• Passage given

-- Begin --

A. The Miller Act in the Third Circuit
“The Miller Act requires every contractor on a federal government contract exceeding $100, 000 to provide ‘[a] payment bond with a surety . . . for the protection of all persons supplying labor and material in carrying out the work provided for in the contract.’” U.S. ex rel. E & H Steel Corp. v. C. Pyramid Enters., Inc., 509 F.3d 184, 186 (3d Cir. 2007) (quoting 40 U.S.C. § 3131(b)(2)); see also Dep’t of Army v. Blue Fox, Inc., 525 U.S. 255, 264 (1999) (“[R]ecognizing that sovereign immunity left subcontractors and suppliers without a remedy against the Government when the general contractor became insolvent, Congress enacted the Miller Act.”). Any supplier or sub-contractor who “has not been paid in full within 90 days” for labor performed or supplies furnished “may bring a civil action on the payment bond for the amount unpaid at the time the civil action is brought and may prosecute the action to final execution and judgment for the amount due.” 40 U.S.C. § 3133(b)(1).

-- End --

• Part of a data file

-- Begin --

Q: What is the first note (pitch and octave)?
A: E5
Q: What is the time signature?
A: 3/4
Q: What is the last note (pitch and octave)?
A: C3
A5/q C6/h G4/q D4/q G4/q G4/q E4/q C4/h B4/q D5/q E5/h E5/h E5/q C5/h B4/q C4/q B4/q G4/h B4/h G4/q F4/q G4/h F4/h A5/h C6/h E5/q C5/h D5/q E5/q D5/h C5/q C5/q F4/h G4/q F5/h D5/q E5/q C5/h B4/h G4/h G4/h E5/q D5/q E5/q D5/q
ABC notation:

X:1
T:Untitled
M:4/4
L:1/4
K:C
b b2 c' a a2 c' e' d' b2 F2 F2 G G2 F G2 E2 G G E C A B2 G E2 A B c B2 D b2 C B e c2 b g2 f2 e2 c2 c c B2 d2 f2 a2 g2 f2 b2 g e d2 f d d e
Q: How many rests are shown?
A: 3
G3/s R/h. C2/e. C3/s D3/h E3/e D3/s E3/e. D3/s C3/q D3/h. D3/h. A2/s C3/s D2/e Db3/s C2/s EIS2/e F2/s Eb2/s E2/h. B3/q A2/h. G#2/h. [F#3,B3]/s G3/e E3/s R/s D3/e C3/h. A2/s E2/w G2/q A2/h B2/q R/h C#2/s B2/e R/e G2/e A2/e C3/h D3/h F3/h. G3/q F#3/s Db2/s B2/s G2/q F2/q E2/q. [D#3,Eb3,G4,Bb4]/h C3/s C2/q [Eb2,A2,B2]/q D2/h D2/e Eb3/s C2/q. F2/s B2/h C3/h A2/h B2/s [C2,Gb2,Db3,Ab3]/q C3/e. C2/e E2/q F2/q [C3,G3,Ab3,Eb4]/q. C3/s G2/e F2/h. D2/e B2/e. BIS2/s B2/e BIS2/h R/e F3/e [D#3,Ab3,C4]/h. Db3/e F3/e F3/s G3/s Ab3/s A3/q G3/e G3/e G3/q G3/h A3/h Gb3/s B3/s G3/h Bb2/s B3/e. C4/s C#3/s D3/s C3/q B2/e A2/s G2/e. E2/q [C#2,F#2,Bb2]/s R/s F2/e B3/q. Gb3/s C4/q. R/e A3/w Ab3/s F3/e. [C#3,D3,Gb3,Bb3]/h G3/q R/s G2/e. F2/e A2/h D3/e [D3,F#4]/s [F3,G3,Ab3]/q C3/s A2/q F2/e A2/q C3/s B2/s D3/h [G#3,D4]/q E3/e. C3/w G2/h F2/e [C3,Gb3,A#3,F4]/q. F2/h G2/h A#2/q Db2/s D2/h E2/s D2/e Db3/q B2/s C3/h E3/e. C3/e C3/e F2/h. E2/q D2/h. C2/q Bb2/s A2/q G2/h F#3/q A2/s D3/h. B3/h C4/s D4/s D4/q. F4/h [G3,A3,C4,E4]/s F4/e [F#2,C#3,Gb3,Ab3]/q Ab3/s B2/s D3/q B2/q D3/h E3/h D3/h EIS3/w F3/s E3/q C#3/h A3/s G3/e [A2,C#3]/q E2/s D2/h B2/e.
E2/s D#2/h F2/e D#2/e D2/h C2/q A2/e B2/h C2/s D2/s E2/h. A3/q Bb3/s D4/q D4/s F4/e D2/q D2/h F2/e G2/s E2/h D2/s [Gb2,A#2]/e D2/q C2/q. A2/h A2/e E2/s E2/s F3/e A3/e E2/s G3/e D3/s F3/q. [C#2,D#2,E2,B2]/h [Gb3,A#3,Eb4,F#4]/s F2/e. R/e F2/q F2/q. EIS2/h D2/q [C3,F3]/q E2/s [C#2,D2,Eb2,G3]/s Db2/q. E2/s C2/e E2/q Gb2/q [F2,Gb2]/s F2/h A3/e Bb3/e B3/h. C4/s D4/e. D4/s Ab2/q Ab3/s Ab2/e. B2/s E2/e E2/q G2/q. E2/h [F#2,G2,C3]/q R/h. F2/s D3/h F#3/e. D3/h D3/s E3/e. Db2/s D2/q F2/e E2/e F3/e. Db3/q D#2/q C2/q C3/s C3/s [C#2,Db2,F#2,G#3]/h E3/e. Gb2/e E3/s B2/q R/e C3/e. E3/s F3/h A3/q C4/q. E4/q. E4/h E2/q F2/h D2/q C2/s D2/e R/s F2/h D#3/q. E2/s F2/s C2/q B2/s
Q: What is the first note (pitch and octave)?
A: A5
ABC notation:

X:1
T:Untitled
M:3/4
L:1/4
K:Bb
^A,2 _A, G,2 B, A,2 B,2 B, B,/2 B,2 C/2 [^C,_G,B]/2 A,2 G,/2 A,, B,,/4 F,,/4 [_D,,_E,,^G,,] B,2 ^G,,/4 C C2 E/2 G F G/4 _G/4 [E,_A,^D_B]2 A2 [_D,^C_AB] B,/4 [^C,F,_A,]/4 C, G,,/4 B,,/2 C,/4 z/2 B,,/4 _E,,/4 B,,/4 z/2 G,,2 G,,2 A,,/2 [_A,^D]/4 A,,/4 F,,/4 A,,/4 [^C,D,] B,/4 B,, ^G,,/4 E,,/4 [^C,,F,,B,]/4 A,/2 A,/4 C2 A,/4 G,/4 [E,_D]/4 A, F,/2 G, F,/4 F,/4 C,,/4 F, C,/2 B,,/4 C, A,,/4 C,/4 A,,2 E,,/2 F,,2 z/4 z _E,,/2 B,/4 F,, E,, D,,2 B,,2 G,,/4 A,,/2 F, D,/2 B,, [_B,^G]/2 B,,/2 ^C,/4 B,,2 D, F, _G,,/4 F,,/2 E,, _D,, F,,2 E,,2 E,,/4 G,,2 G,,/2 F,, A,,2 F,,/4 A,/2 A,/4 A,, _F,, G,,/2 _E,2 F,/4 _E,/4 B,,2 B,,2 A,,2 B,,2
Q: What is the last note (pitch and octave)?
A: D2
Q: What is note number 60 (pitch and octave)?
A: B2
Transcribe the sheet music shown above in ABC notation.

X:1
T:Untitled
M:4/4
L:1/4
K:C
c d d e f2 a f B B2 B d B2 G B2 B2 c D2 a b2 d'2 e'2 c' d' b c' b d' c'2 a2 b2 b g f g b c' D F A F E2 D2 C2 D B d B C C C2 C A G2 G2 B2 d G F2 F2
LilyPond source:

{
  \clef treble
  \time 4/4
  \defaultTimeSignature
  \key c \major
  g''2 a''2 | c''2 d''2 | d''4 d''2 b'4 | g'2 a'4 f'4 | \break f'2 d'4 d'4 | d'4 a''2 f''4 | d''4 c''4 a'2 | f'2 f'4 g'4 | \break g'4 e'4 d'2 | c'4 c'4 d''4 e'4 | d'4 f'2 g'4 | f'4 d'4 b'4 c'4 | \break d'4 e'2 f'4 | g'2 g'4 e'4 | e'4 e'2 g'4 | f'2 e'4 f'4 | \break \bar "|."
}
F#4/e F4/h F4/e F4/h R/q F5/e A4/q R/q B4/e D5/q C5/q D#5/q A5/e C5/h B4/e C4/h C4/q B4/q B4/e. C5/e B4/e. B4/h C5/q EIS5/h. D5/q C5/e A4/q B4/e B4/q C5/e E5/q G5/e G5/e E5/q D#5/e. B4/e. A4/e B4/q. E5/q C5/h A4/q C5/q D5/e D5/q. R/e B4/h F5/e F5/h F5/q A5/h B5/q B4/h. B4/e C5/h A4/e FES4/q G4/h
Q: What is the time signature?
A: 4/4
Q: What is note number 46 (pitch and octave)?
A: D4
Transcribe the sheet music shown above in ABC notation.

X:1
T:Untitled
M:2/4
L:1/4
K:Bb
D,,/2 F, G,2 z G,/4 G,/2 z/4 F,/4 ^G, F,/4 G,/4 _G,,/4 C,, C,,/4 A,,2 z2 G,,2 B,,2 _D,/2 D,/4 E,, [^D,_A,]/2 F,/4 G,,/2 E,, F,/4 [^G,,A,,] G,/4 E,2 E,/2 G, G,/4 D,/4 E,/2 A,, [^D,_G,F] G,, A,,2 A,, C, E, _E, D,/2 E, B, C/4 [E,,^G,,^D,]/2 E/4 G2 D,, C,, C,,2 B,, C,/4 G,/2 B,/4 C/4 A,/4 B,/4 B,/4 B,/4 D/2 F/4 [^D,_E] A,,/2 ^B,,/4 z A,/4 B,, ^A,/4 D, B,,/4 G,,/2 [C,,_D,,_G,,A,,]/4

-- End --

• Exercises
1. According to the passage on the Miller Act, why did Congress enact the Miller Act? Answer in one to three sentences.
2. In the passage on the Miller Act, how long must a supplier or subcontractor go without full payment before it may bring a civil action on the payment bond?
3. Extend the passage on the Miller Act, beginning after its final sentence.

• Final answers
1. Sovereign immunity left subcontractors and suppliers with no remedy against the Government when the general contractor became insolvent. Congress enacted the Miller Act to address that gap.

2. 90 days.

3.
The Act requires that suit “must be brought no later than one year after the day on which the last of the labor was performed or material was supplied by the person bringing the action.” 40 U.S.C. § 3133(b)(4). While courts must construe the Act liberally “to protect those whose labor and materials go into public projects, ” J.W. Bateson Co. v. U.S. ex rel. Bd. of Trs. of Nat. Automatic Sprinkler Indus. Pension Fund, 434 U.S. 586, 594 (1978), the law of this Circuit has been that the Act’s limitations period is a jurisdictional prerequisite to suit. See U.S. ex rel. Soda, 253 F.2d 509; see also U.S. ex rel. J.D.M. Materials Co. v. Fireman’s Fund Ins. Co., No. 98-5186, 1999 WL 94614, at *2 (E.D. Pa. Feb. 3, 1999) (citing Soda); United States v. Fid. & Deposit Co. of Md., 999 F.Supp. 734, 741 (D.N.J. 1998) (examining the complaint for the “jurisdictional requirement of the Miller Act’s one-year statute of limitations”); Cacon, Inc. v. Fletcher & Sons, Inc., No. 90-2503, 1991 WL 25693 (E.D. Pa. Feb. 25, 1991) (citing Soda for proposition that “[c]ompliance with the statutory period is a jurisdictional prerequisite to the maintenance of any suit”); Pittsburgh Builders Supply Co. v. Westmoreland Const. Co., 702 F.Supp. 106, 109 (W.D. Pa. 1989) (“The limitations period of the Miller Act has always been construed to be mandatory and jurisdictional.”).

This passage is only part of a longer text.